Rewrite the listing below, substituting "striped awning" for every occurrence of "cafe awning" and leaving everything else unchanged.

[start of MATERIAL SUPPLIED]

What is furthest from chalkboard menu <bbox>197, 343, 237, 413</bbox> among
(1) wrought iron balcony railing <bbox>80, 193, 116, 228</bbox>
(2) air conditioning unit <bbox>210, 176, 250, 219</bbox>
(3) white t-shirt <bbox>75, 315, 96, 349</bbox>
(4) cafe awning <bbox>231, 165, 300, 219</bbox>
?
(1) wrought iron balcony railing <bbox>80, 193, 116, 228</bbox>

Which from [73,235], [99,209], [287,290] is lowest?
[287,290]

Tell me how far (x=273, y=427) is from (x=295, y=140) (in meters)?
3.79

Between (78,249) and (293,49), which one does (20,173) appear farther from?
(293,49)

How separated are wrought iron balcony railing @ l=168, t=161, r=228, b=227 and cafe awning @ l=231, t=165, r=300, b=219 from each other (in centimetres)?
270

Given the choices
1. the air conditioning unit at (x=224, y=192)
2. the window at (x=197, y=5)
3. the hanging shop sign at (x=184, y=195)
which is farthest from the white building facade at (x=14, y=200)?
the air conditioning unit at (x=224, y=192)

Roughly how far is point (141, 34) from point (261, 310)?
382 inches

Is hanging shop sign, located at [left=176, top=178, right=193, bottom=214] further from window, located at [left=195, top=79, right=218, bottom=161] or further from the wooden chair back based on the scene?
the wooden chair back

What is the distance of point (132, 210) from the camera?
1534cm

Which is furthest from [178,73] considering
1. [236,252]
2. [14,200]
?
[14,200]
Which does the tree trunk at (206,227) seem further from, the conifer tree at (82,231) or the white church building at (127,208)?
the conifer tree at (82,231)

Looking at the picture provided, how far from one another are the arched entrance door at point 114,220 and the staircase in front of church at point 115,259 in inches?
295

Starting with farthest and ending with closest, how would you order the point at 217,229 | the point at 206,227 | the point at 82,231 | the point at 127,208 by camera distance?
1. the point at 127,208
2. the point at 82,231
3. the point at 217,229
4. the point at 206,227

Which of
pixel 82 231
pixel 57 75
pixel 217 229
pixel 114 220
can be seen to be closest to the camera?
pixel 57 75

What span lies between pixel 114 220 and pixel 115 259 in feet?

[end of MATERIAL SUPPLIED]

◆ **FULL OUTPUT**
What is furthest from chalkboard menu <bbox>197, 343, 237, 413</bbox> among
(1) wrought iron balcony railing <bbox>80, 193, 116, 228</bbox>
(2) air conditioning unit <bbox>210, 176, 250, 219</bbox>
(3) white t-shirt <bbox>75, 315, 96, 349</bbox>
(4) striped awning <bbox>231, 165, 300, 219</bbox>
?
(1) wrought iron balcony railing <bbox>80, 193, 116, 228</bbox>

Which from [73,235], [99,209], [287,290] is lowest?
[287,290]

Tell me how far (x=273, y=427) is from (x=295, y=140) (in meters)?
3.79

Between (78,249) and (293,49), which one does (20,173) appear farther from?
(293,49)

How separated are wrought iron balcony railing @ l=168, t=161, r=228, b=227 and striped awning @ l=231, t=165, r=300, b=219 from each other (in centimetres)?
270

Given the choices
1. the air conditioning unit at (x=224, y=192)
2. the window at (x=197, y=5)
3. the hanging shop sign at (x=184, y=195)
which is farthest from the white building facade at (x=14, y=200)?
the air conditioning unit at (x=224, y=192)

Roughly how far is point (141, 34) from point (261, 310)?
382 inches

Is hanging shop sign, located at [left=176, top=178, right=193, bottom=214] further from window, located at [left=195, top=79, right=218, bottom=161] or further from the wooden chair back based on the scene?
the wooden chair back

What is the distance of point (132, 210) from the camera?
1534cm

Which is furthest from [178,73] considering
1. [236,252]
2. [14,200]
?
[14,200]
Which does the tree trunk at (206,227) seem further from, the conifer tree at (82,231) or the white church building at (127,208)?
the conifer tree at (82,231)

Looking at the picture provided, how far from one another are the arched entrance door at point 114,220 and the staircase in front of church at point 115,259 in inches?
295

Starting with farthest and ending with closest, how would you order the point at 217,229 | the point at 206,227 | the point at 82,231 | the point at 127,208 by camera distance?
1. the point at 127,208
2. the point at 82,231
3. the point at 217,229
4. the point at 206,227

Which of
pixel 82 231
pixel 57 75
pixel 217 229
pixel 114 220
can be seen to be closest to the camera?
pixel 57 75

What span lies between pixel 114 220 and pixel 115 259 in feet?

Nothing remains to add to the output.